- Righe

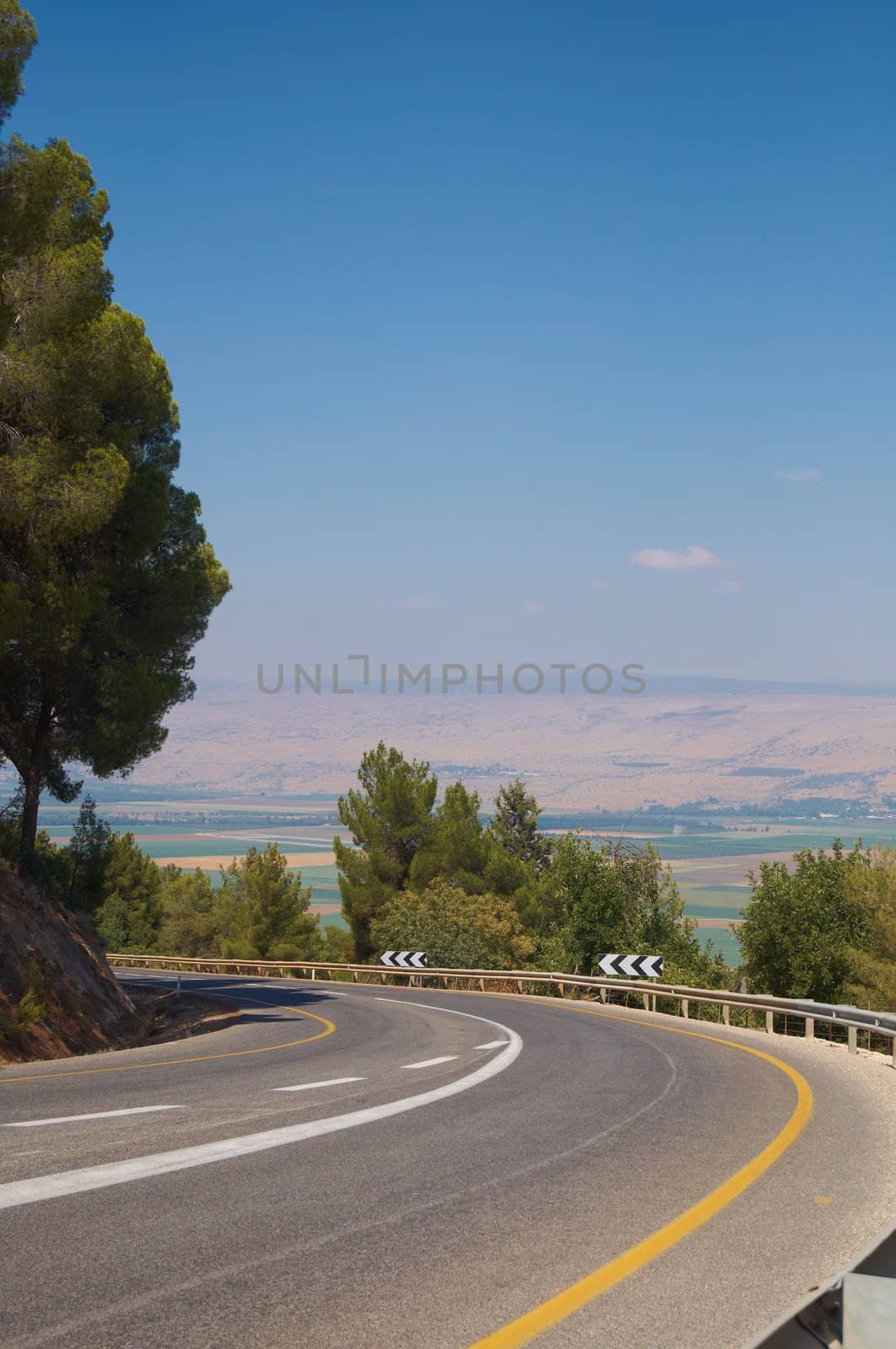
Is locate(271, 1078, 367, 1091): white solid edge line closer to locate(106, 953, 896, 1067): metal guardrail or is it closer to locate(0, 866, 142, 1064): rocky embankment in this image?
locate(0, 866, 142, 1064): rocky embankment

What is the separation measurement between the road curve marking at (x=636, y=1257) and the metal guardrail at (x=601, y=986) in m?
9.17

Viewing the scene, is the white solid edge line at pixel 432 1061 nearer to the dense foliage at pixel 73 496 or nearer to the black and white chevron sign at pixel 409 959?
the dense foliage at pixel 73 496

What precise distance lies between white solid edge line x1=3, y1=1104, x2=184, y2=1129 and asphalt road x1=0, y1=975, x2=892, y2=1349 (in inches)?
1.9

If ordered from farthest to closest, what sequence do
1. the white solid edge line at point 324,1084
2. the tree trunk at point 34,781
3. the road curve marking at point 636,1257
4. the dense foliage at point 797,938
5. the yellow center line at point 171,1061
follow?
the dense foliage at point 797,938
the tree trunk at point 34,781
the yellow center line at point 171,1061
the white solid edge line at point 324,1084
the road curve marking at point 636,1257

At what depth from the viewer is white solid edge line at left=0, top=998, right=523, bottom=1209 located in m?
6.50

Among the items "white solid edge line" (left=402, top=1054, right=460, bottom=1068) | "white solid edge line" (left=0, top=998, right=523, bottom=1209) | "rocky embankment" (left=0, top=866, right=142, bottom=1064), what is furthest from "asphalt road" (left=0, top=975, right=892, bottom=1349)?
"rocky embankment" (left=0, top=866, right=142, bottom=1064)

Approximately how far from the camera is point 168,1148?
7848 millimetres

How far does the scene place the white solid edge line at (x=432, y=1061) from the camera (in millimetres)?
14336

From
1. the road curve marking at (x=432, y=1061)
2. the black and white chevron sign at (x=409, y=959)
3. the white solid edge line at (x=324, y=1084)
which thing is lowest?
the black and white chevron sign at (x=409, y=959)

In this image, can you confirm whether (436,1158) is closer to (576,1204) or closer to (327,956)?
(576,1204)

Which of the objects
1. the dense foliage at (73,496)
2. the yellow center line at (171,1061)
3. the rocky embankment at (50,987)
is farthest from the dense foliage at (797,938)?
the rocky embankment at (50,987)

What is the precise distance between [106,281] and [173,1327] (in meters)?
21.5

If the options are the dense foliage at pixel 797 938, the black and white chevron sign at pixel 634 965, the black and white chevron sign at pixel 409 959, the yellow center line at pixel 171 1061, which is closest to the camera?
the yellow center line at pixel 171 1061

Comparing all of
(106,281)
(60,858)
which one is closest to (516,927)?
(60,858)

- Cosa si richiede
Raccogli dal materiale qui sopra tutte le righe in cui compare la parola "distance".

- Risultato del compito
What precise distance lies between white solid edge line x1=3, y1=1104, x2=184, y2=1129 and asphalt road x1=0, y1=975, x2=892, y2=1349 (in inches)?
What is the precise distance between [106,281] and [173,1327] (in meters)?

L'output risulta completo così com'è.